Task brief | Count the lines in the records below that contain the string "scene", treating case as significant. Reply with the number alone.

Records shown |
——

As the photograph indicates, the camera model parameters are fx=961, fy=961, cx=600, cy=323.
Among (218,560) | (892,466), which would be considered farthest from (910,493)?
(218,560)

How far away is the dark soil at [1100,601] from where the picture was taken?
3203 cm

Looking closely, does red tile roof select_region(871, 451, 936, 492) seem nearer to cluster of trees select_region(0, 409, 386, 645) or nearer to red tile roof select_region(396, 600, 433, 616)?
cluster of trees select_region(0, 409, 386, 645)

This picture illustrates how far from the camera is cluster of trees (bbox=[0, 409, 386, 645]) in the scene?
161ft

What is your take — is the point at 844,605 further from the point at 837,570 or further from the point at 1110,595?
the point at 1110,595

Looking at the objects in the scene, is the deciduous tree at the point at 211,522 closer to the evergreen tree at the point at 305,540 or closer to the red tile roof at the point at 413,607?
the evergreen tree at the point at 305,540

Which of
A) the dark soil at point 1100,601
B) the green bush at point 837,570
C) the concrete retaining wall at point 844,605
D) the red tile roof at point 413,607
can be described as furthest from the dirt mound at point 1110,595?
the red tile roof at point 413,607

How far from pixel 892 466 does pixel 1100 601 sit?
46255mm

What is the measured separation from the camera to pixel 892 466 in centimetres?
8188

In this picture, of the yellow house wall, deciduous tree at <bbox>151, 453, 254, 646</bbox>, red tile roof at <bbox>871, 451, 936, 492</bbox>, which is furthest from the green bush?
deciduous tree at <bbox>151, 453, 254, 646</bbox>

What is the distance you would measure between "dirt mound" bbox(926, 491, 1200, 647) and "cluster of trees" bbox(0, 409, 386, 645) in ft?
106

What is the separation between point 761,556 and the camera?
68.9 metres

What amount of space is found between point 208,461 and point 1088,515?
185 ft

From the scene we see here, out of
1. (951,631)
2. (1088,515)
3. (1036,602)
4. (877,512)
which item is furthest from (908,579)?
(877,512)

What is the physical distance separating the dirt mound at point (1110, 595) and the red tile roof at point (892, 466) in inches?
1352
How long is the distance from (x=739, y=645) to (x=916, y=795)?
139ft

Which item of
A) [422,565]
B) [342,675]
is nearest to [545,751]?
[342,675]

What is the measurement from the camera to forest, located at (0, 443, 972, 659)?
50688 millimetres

——

Finished answer | 3